◆ WORK TO BE COMPLETED
Everything from the line with "In this picture, which of" to the end of the data should be restated word for word, and nothing before it.

============

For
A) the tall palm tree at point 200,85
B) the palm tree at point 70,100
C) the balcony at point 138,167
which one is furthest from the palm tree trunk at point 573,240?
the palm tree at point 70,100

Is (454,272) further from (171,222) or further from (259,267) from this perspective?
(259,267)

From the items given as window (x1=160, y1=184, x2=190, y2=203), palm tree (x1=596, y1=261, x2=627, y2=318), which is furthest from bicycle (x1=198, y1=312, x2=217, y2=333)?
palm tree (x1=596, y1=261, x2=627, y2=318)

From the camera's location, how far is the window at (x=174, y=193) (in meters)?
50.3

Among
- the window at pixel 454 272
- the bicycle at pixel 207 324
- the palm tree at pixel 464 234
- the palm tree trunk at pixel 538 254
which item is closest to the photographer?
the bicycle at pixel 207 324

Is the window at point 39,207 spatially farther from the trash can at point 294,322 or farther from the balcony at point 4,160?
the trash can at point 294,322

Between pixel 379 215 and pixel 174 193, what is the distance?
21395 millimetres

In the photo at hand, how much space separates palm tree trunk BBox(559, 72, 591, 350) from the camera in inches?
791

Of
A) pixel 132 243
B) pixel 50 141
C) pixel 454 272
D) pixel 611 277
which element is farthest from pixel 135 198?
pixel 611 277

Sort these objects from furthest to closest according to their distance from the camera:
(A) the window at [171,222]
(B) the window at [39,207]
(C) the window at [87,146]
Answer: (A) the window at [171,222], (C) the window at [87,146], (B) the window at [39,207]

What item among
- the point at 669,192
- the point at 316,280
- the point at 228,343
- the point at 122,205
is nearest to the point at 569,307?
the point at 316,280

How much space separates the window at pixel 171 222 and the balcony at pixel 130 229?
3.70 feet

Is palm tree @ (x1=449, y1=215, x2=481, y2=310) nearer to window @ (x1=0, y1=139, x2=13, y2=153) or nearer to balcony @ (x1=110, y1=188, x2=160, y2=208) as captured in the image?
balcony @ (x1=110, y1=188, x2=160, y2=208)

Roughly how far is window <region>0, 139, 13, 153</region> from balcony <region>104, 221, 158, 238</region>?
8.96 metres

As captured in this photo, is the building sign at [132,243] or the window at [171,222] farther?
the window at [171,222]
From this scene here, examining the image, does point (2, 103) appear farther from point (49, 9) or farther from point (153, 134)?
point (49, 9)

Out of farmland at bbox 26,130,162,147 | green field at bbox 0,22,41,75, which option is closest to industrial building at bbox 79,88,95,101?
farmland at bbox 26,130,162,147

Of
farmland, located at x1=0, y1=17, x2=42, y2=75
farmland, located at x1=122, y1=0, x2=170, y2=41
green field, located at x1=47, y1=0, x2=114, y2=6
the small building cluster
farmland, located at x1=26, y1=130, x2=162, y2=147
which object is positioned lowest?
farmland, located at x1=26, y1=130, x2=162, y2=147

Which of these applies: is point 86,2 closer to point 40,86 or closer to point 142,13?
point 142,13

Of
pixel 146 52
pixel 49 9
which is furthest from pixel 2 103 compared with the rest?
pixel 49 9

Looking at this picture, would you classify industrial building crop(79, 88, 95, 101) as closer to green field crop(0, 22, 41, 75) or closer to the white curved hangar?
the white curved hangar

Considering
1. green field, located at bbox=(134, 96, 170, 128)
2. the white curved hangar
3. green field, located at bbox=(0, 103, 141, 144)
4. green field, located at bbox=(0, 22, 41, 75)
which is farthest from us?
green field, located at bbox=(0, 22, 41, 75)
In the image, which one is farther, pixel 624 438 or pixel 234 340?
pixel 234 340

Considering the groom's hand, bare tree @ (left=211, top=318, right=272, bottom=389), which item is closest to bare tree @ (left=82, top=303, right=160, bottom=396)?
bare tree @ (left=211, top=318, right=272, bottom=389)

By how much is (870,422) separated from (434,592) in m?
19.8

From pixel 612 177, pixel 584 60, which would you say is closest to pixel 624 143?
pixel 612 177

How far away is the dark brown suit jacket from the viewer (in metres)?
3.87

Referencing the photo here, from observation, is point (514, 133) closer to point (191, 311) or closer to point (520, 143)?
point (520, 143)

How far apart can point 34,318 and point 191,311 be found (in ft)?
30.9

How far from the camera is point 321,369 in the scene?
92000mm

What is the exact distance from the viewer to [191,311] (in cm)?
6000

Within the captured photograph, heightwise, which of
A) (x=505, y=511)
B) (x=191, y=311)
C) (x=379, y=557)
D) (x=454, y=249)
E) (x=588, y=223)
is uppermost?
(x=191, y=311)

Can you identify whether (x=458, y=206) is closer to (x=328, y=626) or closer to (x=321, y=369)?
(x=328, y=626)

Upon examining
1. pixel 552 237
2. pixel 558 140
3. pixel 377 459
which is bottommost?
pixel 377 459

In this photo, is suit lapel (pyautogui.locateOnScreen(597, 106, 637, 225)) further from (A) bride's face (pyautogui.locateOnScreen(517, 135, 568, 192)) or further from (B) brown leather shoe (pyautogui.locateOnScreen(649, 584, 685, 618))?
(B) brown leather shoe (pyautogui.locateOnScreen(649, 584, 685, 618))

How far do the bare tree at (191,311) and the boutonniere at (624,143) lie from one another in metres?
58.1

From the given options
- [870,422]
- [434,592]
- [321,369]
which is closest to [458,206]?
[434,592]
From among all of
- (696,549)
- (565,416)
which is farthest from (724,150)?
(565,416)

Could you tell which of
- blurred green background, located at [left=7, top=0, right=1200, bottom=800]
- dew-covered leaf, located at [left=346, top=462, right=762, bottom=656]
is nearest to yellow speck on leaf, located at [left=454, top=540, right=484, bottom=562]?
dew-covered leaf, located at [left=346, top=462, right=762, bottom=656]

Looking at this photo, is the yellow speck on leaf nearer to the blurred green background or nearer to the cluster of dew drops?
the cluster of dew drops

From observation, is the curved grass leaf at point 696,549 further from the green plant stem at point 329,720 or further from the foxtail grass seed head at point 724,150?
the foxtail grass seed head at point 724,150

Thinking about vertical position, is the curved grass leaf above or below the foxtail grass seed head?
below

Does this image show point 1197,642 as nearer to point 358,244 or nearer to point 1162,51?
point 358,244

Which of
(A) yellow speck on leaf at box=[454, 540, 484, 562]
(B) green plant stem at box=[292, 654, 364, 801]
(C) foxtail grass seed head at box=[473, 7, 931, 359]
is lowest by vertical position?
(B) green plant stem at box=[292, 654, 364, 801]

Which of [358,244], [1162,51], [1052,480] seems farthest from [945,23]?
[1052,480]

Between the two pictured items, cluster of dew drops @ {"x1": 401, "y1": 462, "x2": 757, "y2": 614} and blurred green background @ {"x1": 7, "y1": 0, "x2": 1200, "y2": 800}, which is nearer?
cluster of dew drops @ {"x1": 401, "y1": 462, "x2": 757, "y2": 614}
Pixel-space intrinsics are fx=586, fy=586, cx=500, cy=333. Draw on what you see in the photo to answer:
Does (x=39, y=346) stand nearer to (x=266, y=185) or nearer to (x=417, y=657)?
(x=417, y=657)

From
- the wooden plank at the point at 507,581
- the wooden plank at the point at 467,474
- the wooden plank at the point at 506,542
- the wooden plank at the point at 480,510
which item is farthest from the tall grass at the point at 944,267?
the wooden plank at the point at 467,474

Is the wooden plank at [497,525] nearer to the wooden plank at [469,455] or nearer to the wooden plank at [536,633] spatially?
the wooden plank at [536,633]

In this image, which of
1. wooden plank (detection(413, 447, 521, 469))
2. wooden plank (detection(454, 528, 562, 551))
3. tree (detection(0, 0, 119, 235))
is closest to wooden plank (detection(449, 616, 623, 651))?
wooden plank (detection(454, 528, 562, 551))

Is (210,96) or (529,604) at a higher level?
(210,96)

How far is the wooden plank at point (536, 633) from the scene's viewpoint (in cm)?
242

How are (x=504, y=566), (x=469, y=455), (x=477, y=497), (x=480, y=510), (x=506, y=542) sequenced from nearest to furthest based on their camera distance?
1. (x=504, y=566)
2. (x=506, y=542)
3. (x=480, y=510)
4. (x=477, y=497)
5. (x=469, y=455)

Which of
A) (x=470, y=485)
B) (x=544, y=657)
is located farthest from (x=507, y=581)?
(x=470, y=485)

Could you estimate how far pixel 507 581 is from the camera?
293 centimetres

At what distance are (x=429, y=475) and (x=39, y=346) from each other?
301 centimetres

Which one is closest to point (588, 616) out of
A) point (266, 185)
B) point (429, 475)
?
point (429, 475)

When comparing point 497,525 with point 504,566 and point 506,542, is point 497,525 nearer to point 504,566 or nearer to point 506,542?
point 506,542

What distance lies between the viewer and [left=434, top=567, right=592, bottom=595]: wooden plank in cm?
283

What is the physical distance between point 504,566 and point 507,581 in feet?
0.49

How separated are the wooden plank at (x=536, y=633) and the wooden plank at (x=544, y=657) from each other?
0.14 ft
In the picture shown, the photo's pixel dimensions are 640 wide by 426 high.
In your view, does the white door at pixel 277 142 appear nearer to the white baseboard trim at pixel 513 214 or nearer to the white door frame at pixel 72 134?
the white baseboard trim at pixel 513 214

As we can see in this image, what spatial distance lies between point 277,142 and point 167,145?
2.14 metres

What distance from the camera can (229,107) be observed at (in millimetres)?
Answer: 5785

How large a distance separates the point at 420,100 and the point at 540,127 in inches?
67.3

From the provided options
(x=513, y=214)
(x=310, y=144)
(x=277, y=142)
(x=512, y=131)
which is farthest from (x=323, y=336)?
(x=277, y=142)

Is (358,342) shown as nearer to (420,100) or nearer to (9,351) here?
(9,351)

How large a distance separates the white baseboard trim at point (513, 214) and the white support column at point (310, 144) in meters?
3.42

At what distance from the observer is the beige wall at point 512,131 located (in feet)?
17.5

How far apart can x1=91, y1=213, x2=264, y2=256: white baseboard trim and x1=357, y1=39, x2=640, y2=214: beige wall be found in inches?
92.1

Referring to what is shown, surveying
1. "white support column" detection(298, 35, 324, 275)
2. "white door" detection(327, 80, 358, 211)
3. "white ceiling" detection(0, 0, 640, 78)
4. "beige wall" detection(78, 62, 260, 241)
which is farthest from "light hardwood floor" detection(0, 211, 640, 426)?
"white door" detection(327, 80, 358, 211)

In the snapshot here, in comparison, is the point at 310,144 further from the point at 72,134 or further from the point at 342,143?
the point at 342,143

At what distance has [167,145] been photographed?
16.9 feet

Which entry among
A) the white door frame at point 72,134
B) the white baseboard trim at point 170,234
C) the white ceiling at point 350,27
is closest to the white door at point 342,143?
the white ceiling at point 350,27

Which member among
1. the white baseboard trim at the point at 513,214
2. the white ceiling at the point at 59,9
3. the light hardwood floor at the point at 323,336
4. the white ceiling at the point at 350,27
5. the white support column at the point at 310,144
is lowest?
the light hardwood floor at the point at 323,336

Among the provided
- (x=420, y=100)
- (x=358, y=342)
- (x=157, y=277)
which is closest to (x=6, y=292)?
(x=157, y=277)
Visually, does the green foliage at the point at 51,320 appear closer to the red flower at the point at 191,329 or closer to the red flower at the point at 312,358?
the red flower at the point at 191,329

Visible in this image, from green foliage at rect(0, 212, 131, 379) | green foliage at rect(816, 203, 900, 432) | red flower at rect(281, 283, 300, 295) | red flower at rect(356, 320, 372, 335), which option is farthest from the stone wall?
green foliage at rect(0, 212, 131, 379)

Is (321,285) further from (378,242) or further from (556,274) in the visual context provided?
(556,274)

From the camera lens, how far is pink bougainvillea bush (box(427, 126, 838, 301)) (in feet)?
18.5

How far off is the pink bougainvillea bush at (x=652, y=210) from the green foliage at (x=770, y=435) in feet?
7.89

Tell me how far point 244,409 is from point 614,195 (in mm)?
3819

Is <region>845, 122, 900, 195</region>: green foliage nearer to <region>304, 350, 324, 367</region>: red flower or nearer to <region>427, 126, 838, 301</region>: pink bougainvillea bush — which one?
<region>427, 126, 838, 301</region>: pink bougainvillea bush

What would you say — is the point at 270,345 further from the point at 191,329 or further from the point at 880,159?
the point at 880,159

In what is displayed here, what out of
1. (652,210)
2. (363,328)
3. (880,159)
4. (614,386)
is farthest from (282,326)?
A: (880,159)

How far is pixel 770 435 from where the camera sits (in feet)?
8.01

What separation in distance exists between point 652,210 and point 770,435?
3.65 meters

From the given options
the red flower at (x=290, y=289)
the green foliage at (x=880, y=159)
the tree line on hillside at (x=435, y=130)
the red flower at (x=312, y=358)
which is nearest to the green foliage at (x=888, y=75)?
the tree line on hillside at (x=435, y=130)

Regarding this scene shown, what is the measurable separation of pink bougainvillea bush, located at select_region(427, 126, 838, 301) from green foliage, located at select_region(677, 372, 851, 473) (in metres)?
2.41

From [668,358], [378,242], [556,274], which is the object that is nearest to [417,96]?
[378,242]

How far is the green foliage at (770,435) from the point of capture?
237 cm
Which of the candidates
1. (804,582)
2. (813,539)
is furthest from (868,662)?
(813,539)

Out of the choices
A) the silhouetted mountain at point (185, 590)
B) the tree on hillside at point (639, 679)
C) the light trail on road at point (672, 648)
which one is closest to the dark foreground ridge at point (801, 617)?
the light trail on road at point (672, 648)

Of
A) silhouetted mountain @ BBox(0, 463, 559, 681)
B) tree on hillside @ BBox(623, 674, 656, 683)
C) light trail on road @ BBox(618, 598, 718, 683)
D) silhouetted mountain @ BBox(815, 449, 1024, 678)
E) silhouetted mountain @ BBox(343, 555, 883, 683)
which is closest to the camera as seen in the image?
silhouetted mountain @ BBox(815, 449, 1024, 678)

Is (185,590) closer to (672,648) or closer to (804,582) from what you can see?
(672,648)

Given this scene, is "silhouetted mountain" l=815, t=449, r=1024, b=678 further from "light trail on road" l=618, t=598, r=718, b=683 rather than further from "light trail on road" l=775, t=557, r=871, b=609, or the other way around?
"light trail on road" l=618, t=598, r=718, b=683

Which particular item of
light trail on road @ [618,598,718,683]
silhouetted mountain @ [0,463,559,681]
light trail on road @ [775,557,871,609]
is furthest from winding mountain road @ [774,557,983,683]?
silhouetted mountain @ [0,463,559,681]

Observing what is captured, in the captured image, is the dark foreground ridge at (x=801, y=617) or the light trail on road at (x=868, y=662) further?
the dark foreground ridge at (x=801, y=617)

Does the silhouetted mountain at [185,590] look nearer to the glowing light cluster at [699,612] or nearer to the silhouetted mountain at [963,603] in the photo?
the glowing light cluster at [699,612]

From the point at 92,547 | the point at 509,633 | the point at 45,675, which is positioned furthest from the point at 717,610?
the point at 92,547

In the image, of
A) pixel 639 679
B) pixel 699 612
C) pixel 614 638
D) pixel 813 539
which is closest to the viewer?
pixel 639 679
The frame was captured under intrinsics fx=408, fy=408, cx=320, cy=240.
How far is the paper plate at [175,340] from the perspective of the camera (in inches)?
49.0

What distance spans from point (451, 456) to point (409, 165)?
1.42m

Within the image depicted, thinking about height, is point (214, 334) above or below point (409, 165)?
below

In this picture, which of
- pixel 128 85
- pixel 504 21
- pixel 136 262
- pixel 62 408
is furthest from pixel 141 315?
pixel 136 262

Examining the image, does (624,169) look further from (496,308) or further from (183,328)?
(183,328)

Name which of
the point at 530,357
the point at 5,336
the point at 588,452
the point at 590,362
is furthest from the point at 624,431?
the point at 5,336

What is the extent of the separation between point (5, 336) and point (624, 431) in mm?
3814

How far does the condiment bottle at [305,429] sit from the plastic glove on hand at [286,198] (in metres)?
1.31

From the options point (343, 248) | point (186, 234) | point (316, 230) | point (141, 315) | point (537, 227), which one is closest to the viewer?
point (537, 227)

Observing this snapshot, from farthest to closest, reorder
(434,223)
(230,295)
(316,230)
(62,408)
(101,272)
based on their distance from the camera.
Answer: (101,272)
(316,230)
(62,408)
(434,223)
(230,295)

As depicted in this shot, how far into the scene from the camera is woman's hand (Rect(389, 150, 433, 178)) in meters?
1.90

============

◆ ANSWER TO THE TASK
In this picture, which of
- pixel 128 85
- pixel 504 21
- pixel 136 262
- pixel 62 408
is furthest from pixel 141 315?
pixel 136 262

Examining the image, does (624,169) look further from (496,308) or further from (183,328)?
(183,328)

Name which of
the point at 530,357
the point at 5,336
the point at 588,452
the point at 590,362
is furthest from the point at 624,431?
the point at 5,336

What is the extent of the separation between point (5, 336) and point (624, 431) in mm?
3814

How far does the condiment bottle at [305,429] sit from the plastic glove on hand at [286,198] (in metres)?
1.31

From the options point (343, 248) | point (186, 234) | point (316, 230) | point (141, 315) | point (537, 227), which one is closest to the viewer?
point (537, 227)

Observing this snapshot, from farthest to closest, reorder
(434,223)
(230,295)
(316,230)
(62,408)
(101,272)
based on their distance from the camera.
Answer: (101,272)
(316,230)
(62,408)
(434,223)
(230,295)

As depicted in this shot, how far into the scene from the camera is woman's hand (Rect(389, 150, 433, 178)) in meters?
1.90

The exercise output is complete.